### TASK TO CARRY OUT
Exactly as written, transcribe the data from its opening line through the line containing "LANI ~ PRETTY". Leave every picture out.
==== SUPPLIED MATERIAL ====
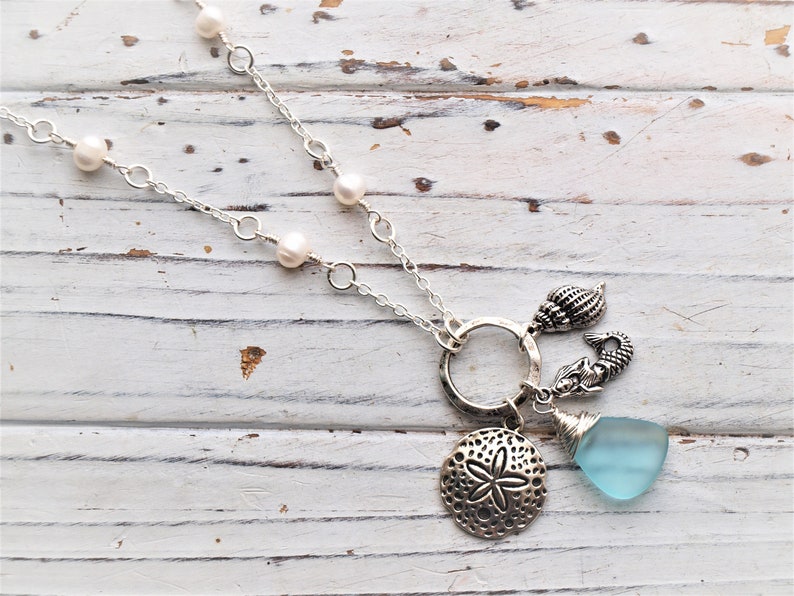 Women/'s Wire Wrapped Aqua Genuine Sea Glass Fresh Water Pearl Mermaid Necklace Beach Jewelry Gift Sea Glass Necklace Mermaid Jewelry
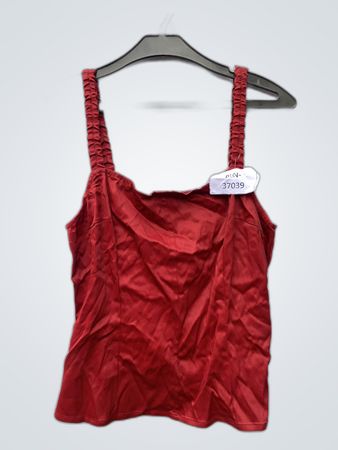 Red Ruched Strap Top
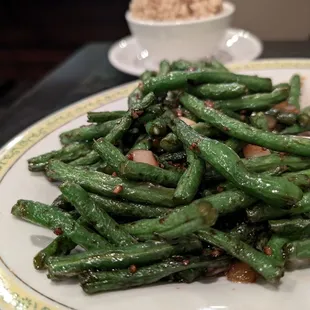 Sauteed green beans. You can get them without the hot spice, and they're still yummy.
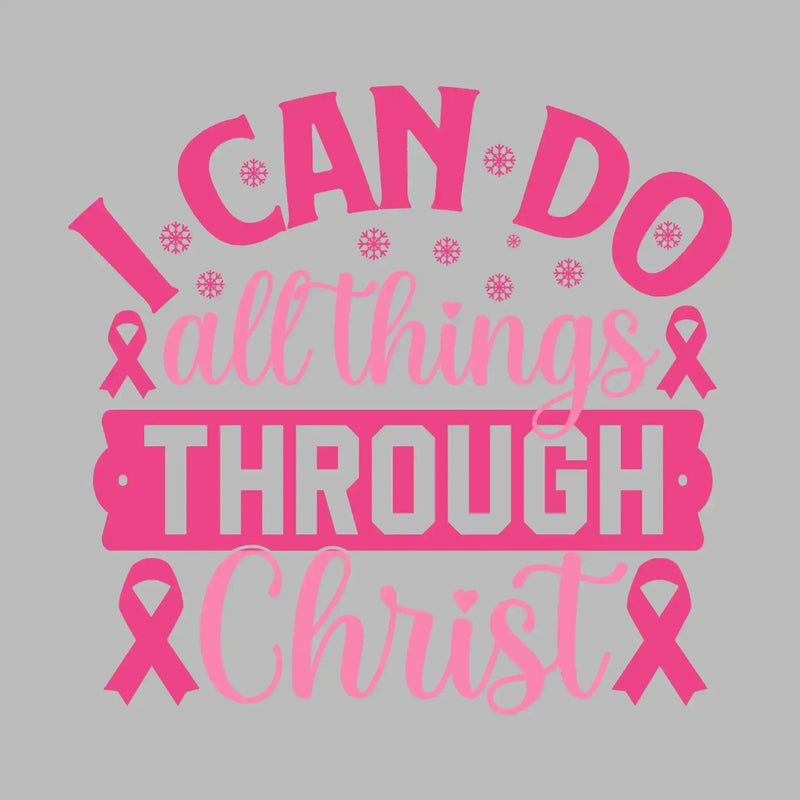 I can do all things through christ - Breast Cancer Awareness T-Shirt-Black-S-Custom One Express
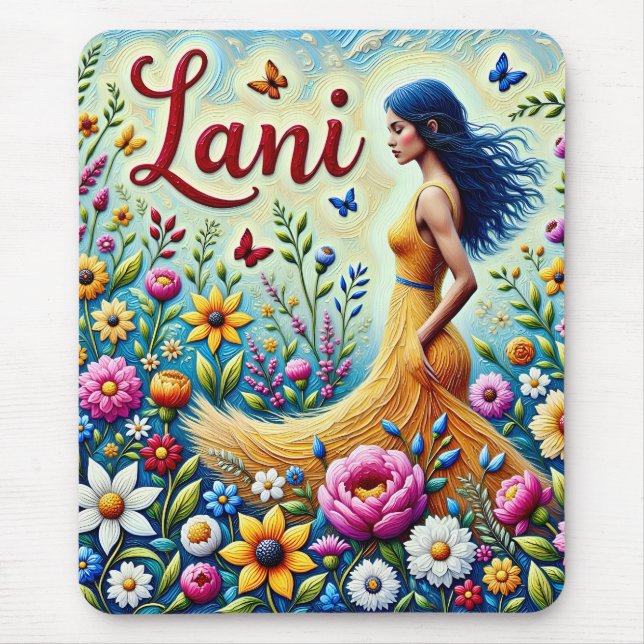 LANI ~ PRETTY GIRL FLOWERS ~ Mousepad (Front)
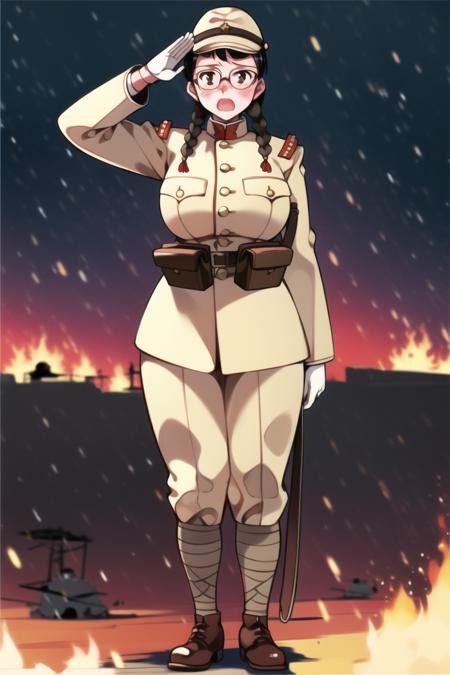 masterpiece, best quality, absurdres, high resolution, extremely detailed, 1girl, solo, right hand up, salute,  looking at another, looking away,  standing,  ((IJA Taisho, khaki uniform, IJA  soldier,)), field cap, leg wrappings,leg_wrap, infantryman's puttee, brown shoes large breasts, wide hips,   narrow waist,  black hair, twin braids,  glasses, round eyewear, worried, open mouth,  full-face blush,  holster, leather belt pouch,  burning chinese village,  ruined , ruined street, on fire, night sky, <lora:IJAuniform-v0:0.9> <lora:ooyari-style_v1.0:0.6>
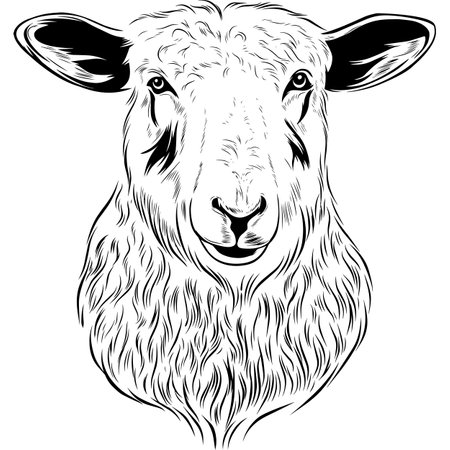 Sheep - Black and White Potrait  -  face head isolated on whiteのイラスト素材
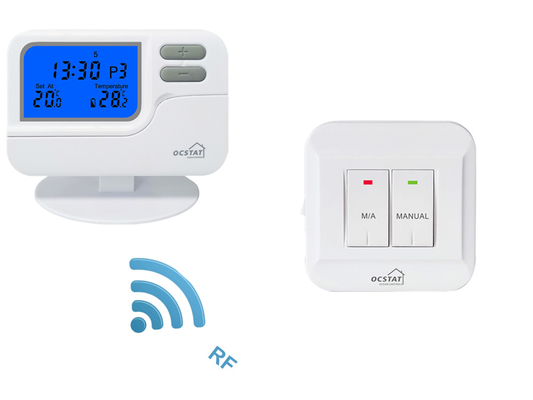 Riseem White Shell Batería Sala digital termostato programable 7 días con sistemas HVAC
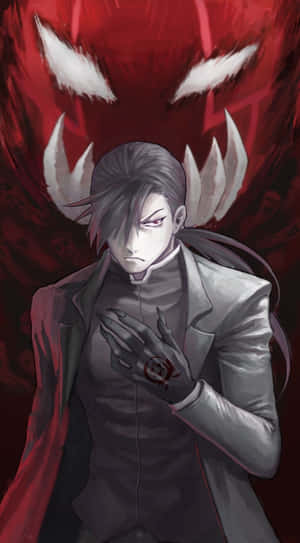 穿著灰色西裝的動漫男子，身後有紅色惡魔面孔。 — 錢 壁紙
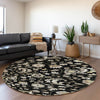Piper Looms Mayfield Floral AMF1006 Black Machine Washable Area Rug Round Lifestyle Image Feature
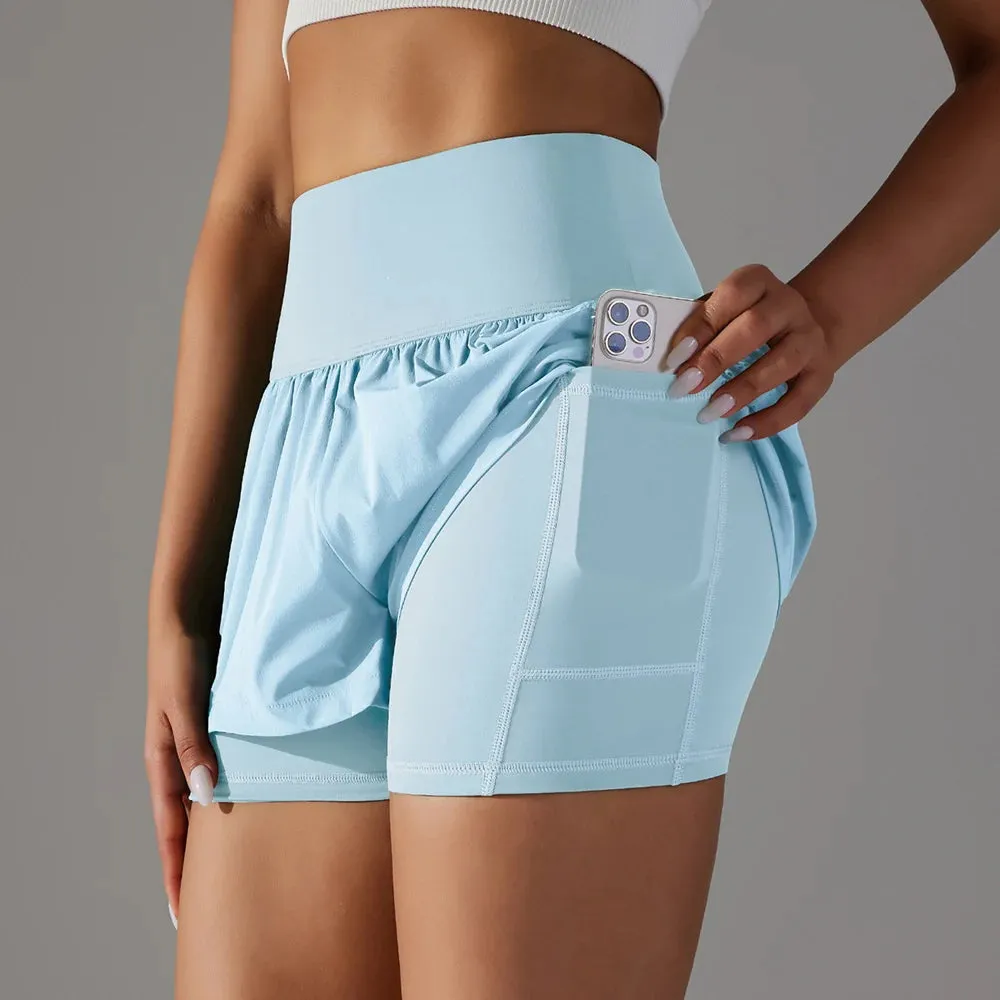 Quick-Drying High Waist Crossover Mesh 2 In 1 Running Shorts for Women - Workout Athletic Gym Yoga Shorts with Inner Pocket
====
### WORKED SOLUTION
 Women/'s Wire Wrapped Aqua Genuine Sea Glass Fresh Water Pearl Mermaid Necklace Beach Jewelry Gift Sea Glass Necklace Mermaid Jewelry
 Red Ruched Strap Top
 Sauteed green beans. You can get them without the hot spice, and they're still yummy.
 I can do all things through christ - Breast Cancer Awareness T-Shirt-Black-S-Custom One Express
 LANI ~ PRETTY GIRL FLOWERS ~ Mousepad (Front)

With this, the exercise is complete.